Este proceso creó una especie
de "autopista" marina de norte a sur de aguas gélidas que
permitió la salida de los pulpos hacia otras áreas. El científico
estadounidense Jesse Ausubel, uno de los directores de proyecto,
explicó a la agencia Efe que "existió un flujo de agua fría
rica en oxígeno y sal que atrajo a los pulpos. Éstos se extendieron
hacia el norte y hacia las grandes profundidades siguiendo esta masa
de agua". Ausubel agregó que las nuevas poblaciones de
pulpos se habituaron a las grandes profundidades y perdieron las
características bolsas de tinta "porque donde no hay luz,
este mecanismo no tiene ninguna ventaja evolutiva".

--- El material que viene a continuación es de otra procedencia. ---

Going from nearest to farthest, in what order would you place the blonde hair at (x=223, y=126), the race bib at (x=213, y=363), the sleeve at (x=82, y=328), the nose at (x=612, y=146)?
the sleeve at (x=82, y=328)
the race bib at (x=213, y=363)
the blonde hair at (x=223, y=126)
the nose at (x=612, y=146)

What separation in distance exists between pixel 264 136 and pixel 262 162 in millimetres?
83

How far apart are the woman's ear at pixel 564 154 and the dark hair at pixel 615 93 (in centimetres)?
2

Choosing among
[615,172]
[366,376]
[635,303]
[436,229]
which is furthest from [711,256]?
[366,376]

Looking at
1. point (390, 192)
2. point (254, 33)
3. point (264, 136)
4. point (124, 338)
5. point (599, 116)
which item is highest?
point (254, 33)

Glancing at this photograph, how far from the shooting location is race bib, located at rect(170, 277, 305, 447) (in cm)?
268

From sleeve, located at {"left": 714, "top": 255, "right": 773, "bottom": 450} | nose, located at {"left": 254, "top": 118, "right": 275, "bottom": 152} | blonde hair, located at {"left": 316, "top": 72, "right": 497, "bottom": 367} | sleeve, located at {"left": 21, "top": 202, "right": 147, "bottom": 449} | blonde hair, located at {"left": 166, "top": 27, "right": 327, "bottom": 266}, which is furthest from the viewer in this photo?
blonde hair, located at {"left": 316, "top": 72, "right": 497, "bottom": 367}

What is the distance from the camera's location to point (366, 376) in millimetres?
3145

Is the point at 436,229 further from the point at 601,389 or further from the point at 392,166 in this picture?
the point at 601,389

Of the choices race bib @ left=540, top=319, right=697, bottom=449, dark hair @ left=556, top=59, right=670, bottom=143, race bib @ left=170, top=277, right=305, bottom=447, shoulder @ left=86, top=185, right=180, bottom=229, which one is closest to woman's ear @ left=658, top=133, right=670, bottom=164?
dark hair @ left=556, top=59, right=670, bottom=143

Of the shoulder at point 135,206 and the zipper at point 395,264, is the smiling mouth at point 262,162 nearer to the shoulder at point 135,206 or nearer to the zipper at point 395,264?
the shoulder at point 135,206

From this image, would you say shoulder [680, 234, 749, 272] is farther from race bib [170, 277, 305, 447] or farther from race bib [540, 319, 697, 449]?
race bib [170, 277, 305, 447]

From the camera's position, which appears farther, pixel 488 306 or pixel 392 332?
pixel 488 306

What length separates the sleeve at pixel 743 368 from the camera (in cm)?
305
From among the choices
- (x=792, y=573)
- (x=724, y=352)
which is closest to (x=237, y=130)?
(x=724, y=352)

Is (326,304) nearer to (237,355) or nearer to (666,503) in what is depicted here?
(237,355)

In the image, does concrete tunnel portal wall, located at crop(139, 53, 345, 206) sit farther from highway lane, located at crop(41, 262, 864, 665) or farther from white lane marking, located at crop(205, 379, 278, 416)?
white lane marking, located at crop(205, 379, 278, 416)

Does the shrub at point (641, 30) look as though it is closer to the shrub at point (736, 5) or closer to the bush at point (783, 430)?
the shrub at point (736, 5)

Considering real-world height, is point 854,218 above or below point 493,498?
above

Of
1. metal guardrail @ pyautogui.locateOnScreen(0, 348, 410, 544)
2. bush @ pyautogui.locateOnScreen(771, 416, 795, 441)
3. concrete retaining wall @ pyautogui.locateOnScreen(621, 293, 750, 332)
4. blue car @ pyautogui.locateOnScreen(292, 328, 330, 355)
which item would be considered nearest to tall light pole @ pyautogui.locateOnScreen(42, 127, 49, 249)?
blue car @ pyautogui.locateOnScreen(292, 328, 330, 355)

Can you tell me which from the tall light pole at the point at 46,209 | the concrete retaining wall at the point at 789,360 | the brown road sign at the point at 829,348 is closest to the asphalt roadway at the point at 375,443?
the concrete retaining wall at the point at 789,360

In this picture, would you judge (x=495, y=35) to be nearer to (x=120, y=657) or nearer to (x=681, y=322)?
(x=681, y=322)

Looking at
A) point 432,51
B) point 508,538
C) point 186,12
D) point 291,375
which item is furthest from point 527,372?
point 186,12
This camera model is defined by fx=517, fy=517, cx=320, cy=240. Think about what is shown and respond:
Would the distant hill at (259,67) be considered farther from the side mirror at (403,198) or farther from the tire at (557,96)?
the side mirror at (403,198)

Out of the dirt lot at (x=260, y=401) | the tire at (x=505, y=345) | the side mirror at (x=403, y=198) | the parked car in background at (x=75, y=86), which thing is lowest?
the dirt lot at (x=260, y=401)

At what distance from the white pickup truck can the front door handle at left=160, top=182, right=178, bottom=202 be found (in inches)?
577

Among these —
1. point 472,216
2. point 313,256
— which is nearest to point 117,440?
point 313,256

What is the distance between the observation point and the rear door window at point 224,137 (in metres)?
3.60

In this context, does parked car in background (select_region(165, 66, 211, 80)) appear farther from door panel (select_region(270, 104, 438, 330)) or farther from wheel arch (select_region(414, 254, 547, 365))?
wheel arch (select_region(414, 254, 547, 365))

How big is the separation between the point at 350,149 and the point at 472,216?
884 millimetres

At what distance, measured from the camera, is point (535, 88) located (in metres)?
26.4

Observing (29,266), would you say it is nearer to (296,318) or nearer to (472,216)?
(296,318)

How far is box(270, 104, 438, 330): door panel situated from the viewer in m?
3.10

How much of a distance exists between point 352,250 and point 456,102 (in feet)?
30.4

Por su parte, la investigadora
venezolana Patricia Miloslavich, de la Universidad Simón Bolívar
de Caracas y una de las principales científicas del CVM, destacó
la presencia del estudio sobre los "concheros" del Caribe
en este cuarto informe de progreso. Otro de los nuevos descubrimientos
es de un equipo de Venezuela y se refiere a la increíble abundancia
de conchas gigantes en el Caribe entre los años 1200 y 1500.
Miloslavich explicó que
estos "concheros" se formaron durante esos trescientos
años, "cuando los indígenas de las zonas continentales de
Venezuela migraban hacia la costa, hacia el archipiélago de Los Roques,
y explotaban una caracola gigante llamadas 'botuto' localmente". Su
explotación masiva creó gigantescas concentraciones "que
han llegado a generar islas que cambian las corrientes locales y
son colonizadas por grandes cantidades de organismos".
Ausubel destacó que estos
dos ejemplos son sólo una muestra de la gran cantidad de investigaciones
que se están realizando en todo el mundo sobre la vida en los océanos. "Integrar
todos estos descubrimientos en múltiples regiones del mundo es un
gran desafío. Personalmente estoy asustado por la cantidad de trabajo,
pero estoy seguro al 100 % que en octubre del 2010 estará listo el
primer censo de la vida marina", dijo el científico.